Listed entries >>
**********

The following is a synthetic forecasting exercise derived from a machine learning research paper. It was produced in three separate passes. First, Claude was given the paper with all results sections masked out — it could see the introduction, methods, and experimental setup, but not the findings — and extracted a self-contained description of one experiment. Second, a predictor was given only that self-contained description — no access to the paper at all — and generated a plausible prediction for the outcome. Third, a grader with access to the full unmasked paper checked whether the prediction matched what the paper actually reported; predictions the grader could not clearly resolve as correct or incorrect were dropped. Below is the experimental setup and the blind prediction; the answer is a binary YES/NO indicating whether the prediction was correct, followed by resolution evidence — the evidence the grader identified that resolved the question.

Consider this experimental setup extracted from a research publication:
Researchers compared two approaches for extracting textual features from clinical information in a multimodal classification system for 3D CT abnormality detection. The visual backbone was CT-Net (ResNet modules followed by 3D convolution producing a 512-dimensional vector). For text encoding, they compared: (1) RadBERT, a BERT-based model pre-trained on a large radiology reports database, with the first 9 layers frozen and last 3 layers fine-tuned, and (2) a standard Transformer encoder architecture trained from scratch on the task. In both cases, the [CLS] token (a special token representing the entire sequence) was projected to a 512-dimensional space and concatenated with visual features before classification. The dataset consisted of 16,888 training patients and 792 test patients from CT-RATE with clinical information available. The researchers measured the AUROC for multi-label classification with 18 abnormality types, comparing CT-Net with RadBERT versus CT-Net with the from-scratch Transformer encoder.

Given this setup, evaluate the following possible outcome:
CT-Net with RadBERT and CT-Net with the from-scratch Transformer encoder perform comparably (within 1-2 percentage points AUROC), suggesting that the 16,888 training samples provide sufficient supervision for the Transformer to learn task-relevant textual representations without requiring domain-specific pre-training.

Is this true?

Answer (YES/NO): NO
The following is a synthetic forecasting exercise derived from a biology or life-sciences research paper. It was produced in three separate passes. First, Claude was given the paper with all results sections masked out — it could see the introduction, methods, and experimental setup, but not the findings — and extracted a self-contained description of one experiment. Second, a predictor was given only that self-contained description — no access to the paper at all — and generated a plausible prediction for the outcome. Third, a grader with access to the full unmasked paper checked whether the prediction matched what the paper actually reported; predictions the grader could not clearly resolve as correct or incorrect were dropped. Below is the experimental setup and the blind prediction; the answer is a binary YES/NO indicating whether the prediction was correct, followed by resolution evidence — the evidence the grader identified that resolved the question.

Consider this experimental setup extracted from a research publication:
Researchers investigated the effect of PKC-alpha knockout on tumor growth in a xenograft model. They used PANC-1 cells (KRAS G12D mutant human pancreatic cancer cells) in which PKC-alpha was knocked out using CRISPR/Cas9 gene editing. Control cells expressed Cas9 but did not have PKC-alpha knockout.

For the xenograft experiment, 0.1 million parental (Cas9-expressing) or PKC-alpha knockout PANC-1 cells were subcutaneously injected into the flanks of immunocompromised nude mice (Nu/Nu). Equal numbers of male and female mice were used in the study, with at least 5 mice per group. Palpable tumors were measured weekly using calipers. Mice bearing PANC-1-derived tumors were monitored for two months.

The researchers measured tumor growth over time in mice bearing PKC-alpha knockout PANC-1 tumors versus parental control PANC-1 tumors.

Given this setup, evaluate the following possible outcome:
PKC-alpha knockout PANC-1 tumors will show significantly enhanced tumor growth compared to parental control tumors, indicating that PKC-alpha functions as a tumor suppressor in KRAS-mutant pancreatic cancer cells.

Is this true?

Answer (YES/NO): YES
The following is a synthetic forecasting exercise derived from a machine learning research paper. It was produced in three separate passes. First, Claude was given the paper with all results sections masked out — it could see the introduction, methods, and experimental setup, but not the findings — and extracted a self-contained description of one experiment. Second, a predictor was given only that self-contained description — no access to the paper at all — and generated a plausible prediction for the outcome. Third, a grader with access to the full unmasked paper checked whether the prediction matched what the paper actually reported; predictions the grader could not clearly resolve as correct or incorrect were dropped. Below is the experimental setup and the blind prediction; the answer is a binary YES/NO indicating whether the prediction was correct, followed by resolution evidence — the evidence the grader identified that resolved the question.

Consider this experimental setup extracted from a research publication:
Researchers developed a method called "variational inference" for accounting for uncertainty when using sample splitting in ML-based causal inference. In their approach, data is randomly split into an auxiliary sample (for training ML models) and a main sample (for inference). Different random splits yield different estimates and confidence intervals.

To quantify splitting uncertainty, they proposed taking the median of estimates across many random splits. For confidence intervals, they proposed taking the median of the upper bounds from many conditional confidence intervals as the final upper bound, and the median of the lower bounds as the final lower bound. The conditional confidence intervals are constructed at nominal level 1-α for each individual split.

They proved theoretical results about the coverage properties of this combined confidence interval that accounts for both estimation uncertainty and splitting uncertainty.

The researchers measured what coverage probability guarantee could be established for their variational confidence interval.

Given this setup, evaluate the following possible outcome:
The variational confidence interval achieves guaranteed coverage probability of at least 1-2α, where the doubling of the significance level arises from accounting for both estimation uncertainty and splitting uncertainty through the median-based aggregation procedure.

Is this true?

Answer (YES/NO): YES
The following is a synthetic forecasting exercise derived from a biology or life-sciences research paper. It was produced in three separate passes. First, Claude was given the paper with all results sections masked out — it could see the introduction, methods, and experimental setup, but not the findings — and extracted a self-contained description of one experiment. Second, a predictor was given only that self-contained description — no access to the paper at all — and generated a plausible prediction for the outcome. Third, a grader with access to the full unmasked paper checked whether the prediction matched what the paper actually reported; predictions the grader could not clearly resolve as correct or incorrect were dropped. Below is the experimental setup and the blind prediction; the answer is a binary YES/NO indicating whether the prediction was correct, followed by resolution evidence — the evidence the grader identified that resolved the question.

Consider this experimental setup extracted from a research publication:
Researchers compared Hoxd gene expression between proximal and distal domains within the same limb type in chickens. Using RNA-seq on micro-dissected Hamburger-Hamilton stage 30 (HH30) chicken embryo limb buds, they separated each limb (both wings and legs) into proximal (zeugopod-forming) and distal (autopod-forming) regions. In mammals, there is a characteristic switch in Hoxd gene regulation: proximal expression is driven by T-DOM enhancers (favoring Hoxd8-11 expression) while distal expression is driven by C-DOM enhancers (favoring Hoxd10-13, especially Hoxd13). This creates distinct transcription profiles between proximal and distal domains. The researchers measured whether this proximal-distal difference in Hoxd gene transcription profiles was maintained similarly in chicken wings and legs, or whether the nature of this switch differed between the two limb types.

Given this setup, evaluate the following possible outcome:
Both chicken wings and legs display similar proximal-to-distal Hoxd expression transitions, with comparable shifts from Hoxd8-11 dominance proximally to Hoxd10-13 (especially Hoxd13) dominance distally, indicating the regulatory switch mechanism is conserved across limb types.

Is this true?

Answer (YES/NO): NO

**********

Exercise description >> Give back all the data exactly as it was written.

Answer box >>
The following is a synthetic forecasting exercise derived from a machine learning research paper. It was produced in three separate passes. First, Claude was given the paper with all results sections masked out — it could see the introduction, methods, and experimental setup, but not the findings — and extracted a self-contained description of one experiment. Second, a predictor was given only that self-contained description — no access to the paper at all — and generated a plausible prediction for the outcome. Third, a grader with access to the full unmasked paper checked whether the prediction matched what the paper actually reported; predictions the grader could not clearly resolve as correct or incorrect were dropped. Below is the experimental setup and the blind prediction; the answer is a binary YES/NO indicating whether the prediction was correct, followed by resolution evidence — the evidence the grader identified that resolved the question.

Consider this experimental setup extracted from a research publication:
Researchers compared two approaches for extracting textual features from clinical information in a multimodal classification system for 3D CT abnormality detection. The visual backbone was CT-Net (ResNet modules followed by 3D convolution producing a 512-dimensional vector). For text encoding, they compared: (1) RadBERT, a BERT-based model pre-trained on a large radiology reports database, with the first 9 layers frozen and last 3 layers fine-tuned, and (2) a standard Transformer encoder architecture trained from scratch on the task. In both cases, the [CLS] token (a special token representing the entire sequence) was projected to a 512-dimensional space and concatenated with visual features before classification. The dataset consisted of 16,888 training patients and 792 test patients from CT-RATE with clinical information available. The researchers measured the AUROC for multi-label classification with 18 abnormality types, comparing CT-Net with RadBERT versus CT-Net with the from-scratch Transformer encoder.

Given this setup, evaluate the following possible outcome:
CT-Net with RadBERT and CT-Net with the from-scratch Transformer encoder perform comparably (within 1-2 percentage points AUROC), suggesting that the 16,888 training samples provide sufficient supervision for the Transformer to learn task-relevant textual representations without requiring domain-specific pre-training.

Is this true?

Answer (YES/NO): NO
The following is a synthetic forecasting exercise derived from a biology or life-sciences research paper. It was produced in three separate passes. First, Claude was given the paper with all results sections masked out — it could see the introduction, methods, and experimental setup, but not the findings — and extracted a self-contained description of one experiment. Second, a predictor was given only that self-contained description — no access to the paper at all — and generated a plausible prediction for the outcome. Third, a grader with access to the full unmasked paper checked whether the prediction matched what the paper actually reported; predictions the grader could not clearly resolve as correct or incorrect were dropped. Below is the experimental setup and the blind prediction; the answer is a binary YES/NO indicating whether the prediction was correct, followed by resolution evidence — the evidence the grader identified that resolved the question.

Consider this experimental setup extracted from a research publication:
Researchers investigated the effect of PKC-alpha knockout on tumor growth in a xenograft model. They used PANC-1 cells (KRAS G12D mutant human pancreatic cancer cells) in which PKC-alpha was knocked out using CRISPR/Cas9 gene editing. Control cells expressed Cas9 but did not have PKC-alpha knockout.

For the xenograft experiment, 0.1 million parental (Cas9-expressing) or PKC-alpha knockout PANC-1 cells were subcutaneously injected into the flanks of immunocompromised nude mice (Nu/Nu). Equal numbers of male and female mice were used in the study, with at least 5 mice per group. Palpable tumors were measured weekly using calipers. Mice bearing PANC-1-derived tumors were monitored for two months.

The researchers measured tumor growth over time in mice bearing PKC-alpha knockout PANC-1 tumors versus parental control PANC-1 tumors.

Given this setup, evaluate the following possible outcome:
PKC-alpha knockout PANC-1 tumors will show significantly enhanced tumor growth compared to parental control tumors, indicating that PKC-alpha functions as a tumor suppressor in KRAS-mutant pancreatic cancer cells.

Is this true?

Answer (YES/NO): YES
The following is a synthetic forecasting exercise derived from a machine learning research paper. It was produced in three separate passes. First, Claude was given the paper with all results sections masked out — it could see the introduction, methods, and experimental setup, but not the findings — and extracted a self-contained description of one experiment. Second, a predictor was given only that self-contained description — no access to the paper at all — and generated a plausible prediction for the outcome. Third, a grader with access to the full unmasked paper checked whether the prediction matched what the paper actually reported; predictions the grader could not clearly resolve as correct or incorrect were dropped. Below is the experimental setup and the blind prediction; the answer is a binary YES/NO indicating whether the prediction was correct, followed by resolution evidence — the evidence the grader identified that resolved the question.

Consider this experimental setup extracted from a research publication:
Researchers developed a method called "variational inference" for accounting for uncertainty when using sample splitting in ML-based causal inference. In their approach, data is randomly split into an auxiliary sample (for training ML models) and a main sample (for inference). Different random splits yield different estimates and confidence intervals.

To quantify splitting uncertainty, they proposed taking the median of estimates across many random splits. For confidence intervals, they proposed taking the median of the upper bounds from many conditional confidence intervals as the final upper bound, and the median of the lower bounds as the final lower bound. The conditional confidence intervals are constructed at nominal level 1-α for each individual split.

They proved theoretical results about the coverage properties of this combined confidence interval that accounts for both estimation uncertainty and splitting uncertainty.

The researchers measured what coverage probability guarantee could be established for their variational confidence interval.

Given this setup, evaluate the following possible outcome:
The variational confidence interval achieves guaranteed coverage probability of at least 1-2α, where the doubling of the significance level arises from accounting for both estimation uncertainty and splitting uncertainty through the median-based aggregation procedure.

Is this true?

Answer (YES/NO): YES
The following is a synthetic forecasting exercise derived from a biology or life-sciences research paper. It was produced in three separate passes. First, Claude was given the paper with all results sections masked out — it could see the introduction, methods, and experimental setup, but not the findings — and extracted a self-contained description of one experiment. Second, a predictor was given only that self-contained description — no access to the paper at all — and generated a plausible prediction for the outcome. Third, a grader with access to the full unmasked paper checked whether the prediction matched what the paper actually reported; predictions the grader could not clearly resolve as correct or incorrect were dropped. Below is the experimental setup and the blind prediction; the answer is a binary YES/NO indicating whether the prediction was correct, followed by resolution evidence — the evidence the grader identified that resolved the question.

Consider this experimental setup extracted from a research publication:
Researchers compared Hoxd gene expression between proximal and distal domains within the same limb type in chickens. Using RNA-seq on micro-dissected Hamburger-Hamilton stage 30 (HH30) chicken embryo limb buds, they separated each limb (both wings and legs) into proximal (zeugopod-forming) and distal (autopod-forming) regions. In mammals, there is a characteristic switch in Hoxd gene regulation: proximal expression is driven by T-DOM enhancers (favoring Hoxd8-11 expression) while distal expression is driven by C-DOM enhancers (favoring Hoxd10-13, especially Hoxd13). This creates distinct transcription profiles between proximal and distal domains. The researchers measured whether this proximal-distal difference in Hoxd gene transcription profiles was maintained similarly in chicken wings and legs, or whether the nature of this switch differed between the two limb types.

Given this setup, evaluate the following possible outcome:
Both chicken wings and legs display similar proximal-to-distal Hoxd expression transitions, with comparable shifts from Hoxd8-11 dominance proximally to Hoxd10-13 (especially Hoxd13) dominance distally, indicating the regulatory switch mechanism is conserved across limb types.

Is this true?

Answer (YES/NO): NO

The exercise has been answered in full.